James used Abraham to illustrate the importance of proving our faith by our works (James 2:14-26). Wherever Abraham went, he pitched his tent and built his altar; and he let the people of the land know that he was a worshiper of the true and living God. When he offered Isaac on the altar, Abraham proved his faith in God and his love for God. Works did not save him, but he proved his faith by his works.
From Abraham, we learn how to walk by faith.
True, he had his occasional lapses of faith; but the general manner of his life evidenced faith in God’s Word. “By faith Abraham… obeyed” (Heb. 11:8).

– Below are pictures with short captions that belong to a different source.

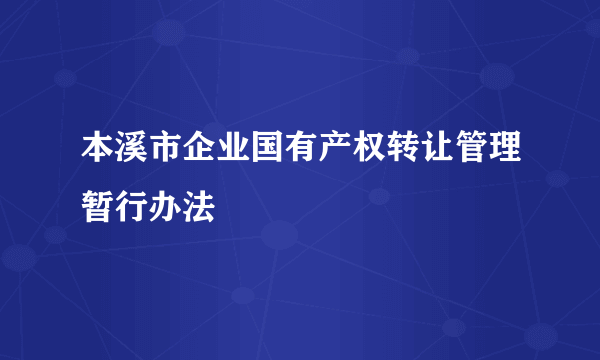 本溪市企业国有产权转让管理暂行办法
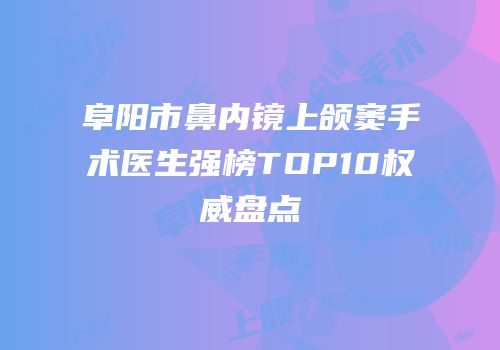 阜阳市鼻内镜上颌窦手术医生强榜TOP10权威盘点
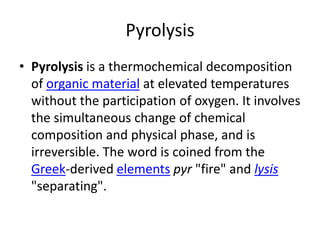 Pyrolysis
• Pyrolysis is a thermochemical decomposition
  of organic material at elevated temperatures
  without the participation of oxygen. It involves
  the simultaneous change of chemical
  composition and physical phase, and is
  irreversible. The word is coined from the
  Greek-derived elements pyr "fire" and lysis
  "separating".
 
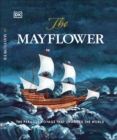 The Mayflower : The perilous voyage that changed the world - Book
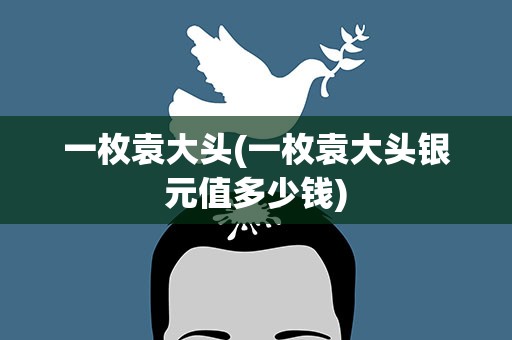 一枚袁大头(一枚袁大头银元值多少钱)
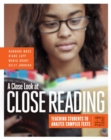 A Close Look at Close Reading : Teaching Students to Analyze Complex Texts, Grades 6-12 - Book
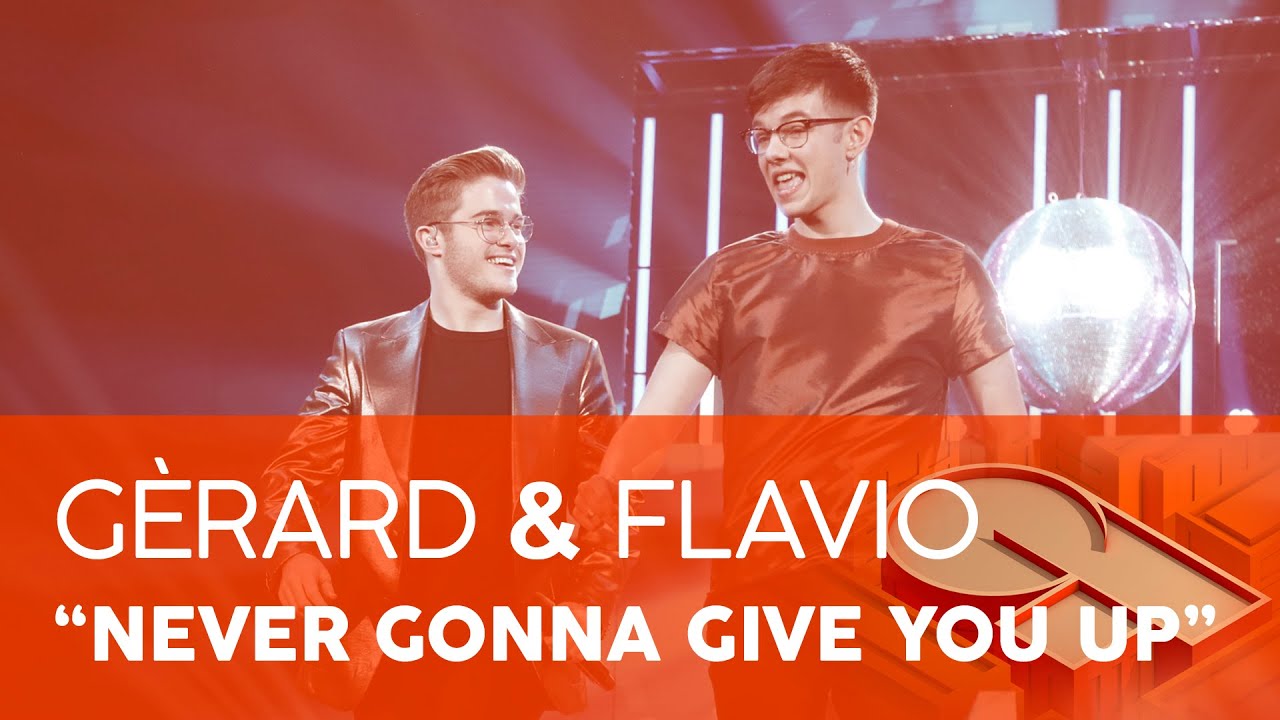 &ldquo;NEVER GONNA GIVE YOU UP&rdquo; &ndash; FLAVIO y G&Egrave;RARD |GALA 7 | OT 2020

But “faith in faith” is not the same as faith in God, because it has no foundation. It is building on the sand (Matt. 7:24-27). True faith is our obedient response to the Word of God. God speaks, we hear Him and believe, and we do what He tells us to do.
Abraham and Sarah held on to God’s promises and God rewarded their faith.

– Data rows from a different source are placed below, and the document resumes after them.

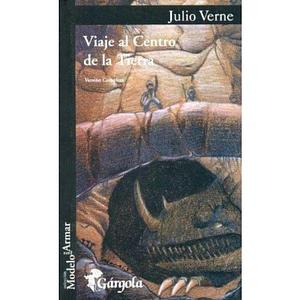 Viaje Al Centro de la Tierra: Version Completa by Jules Verne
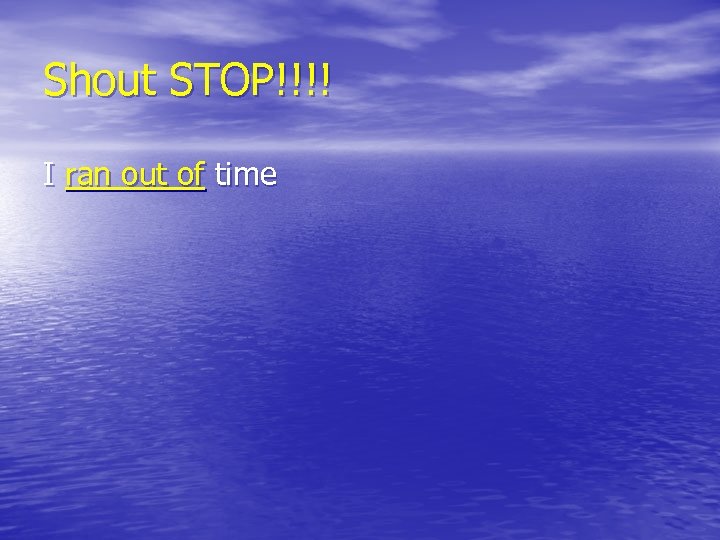 Shout STOP!!!! I ran out of time 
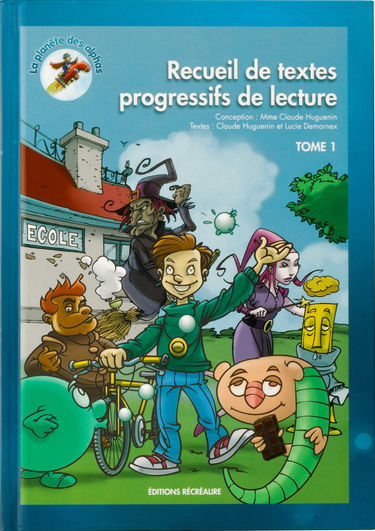 Recueil de textes progressifs de lecture: La planète des alphas Tome 1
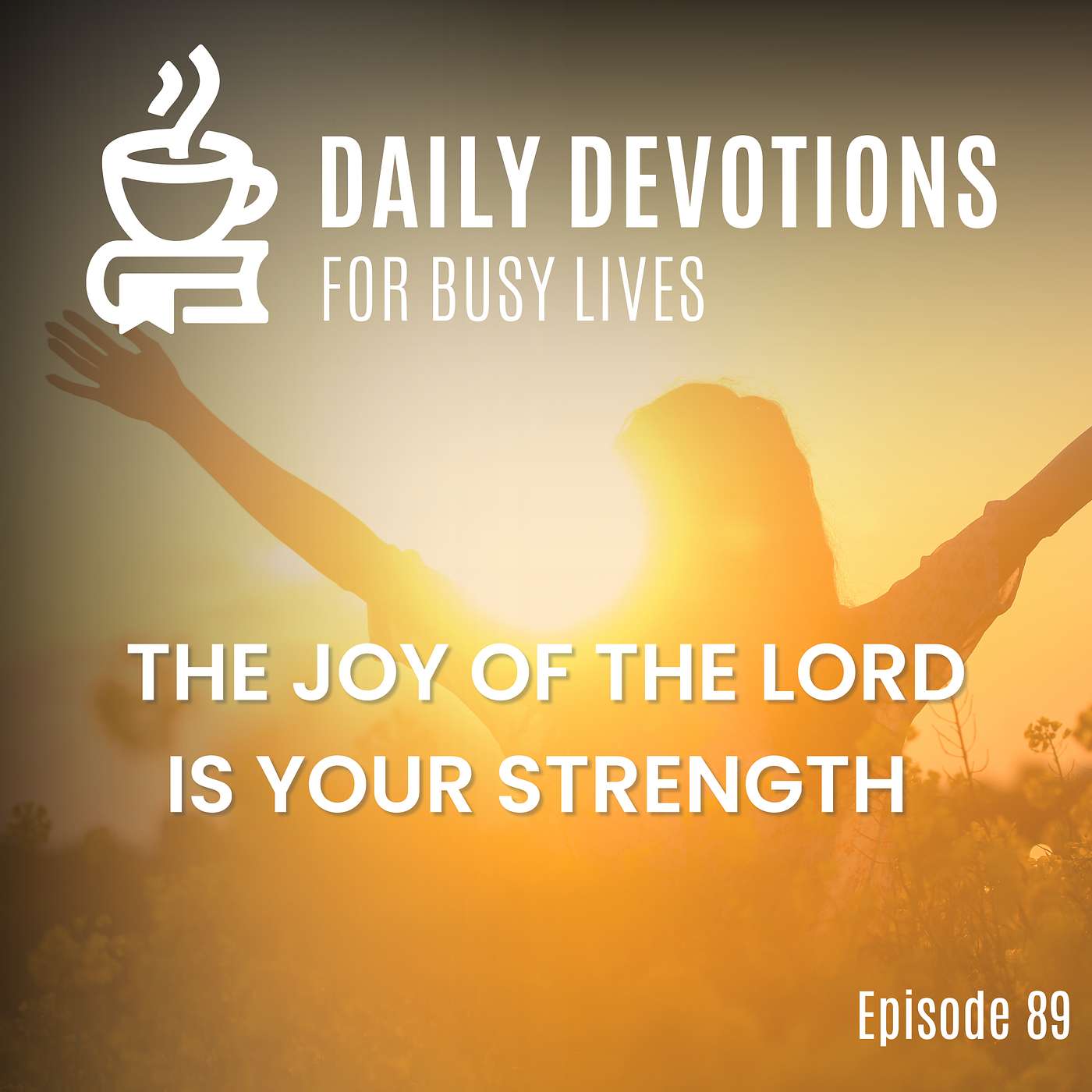 The Joy of the Lord is Your Strength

Abraham gave the world the gift of the Jewish nation; and it is through the Jews that we have the knowledge of the true God plus the Word of God and the salvation of God (John 4:22).
It is beyond my understanding how anybody could be anti-Semitic when the Jews have given so much to the world and have suffered so much in this world. It is unfortunate that the Jewish people thought their relationship to Abraham saved them (Matt. 3:7-12; John 8:33-59), but they are no different from unsaved Gentiles who think they are going to heaven because their parents or grandparents were Christians (1:11-13).
Finally, because of Abraham, we have a Savior.
In the first verse of the New Testament (Matt. 1:1), Abraham’s name is joined with the names of David and Jesus Christ! God promised Abraham that through him all the world would be blessed (Gen. 12:1-3), and He has kept that promise. The problem is that the church is not telling the whole world that Jesus is indeed “the Savior of the world” (John 4:42). We are keeping the good news to ourselves when we ought to be doing everything we can to let the whole world know.
There can be only one Abraham and Sarah in God’s great plan of redemption, but you and I have our tasks to perform in the will of God (Eph. 2:10). Today, you are writing your obituary and preparing your “last will and testament” as far as your spiritual heritage is concerned. Today you are getting ready for the last stage of life’s journey.
Are you making good preparations?
Are you living by faith?
If you live by faith, then you will, like Abraham, BE OBEDIENT.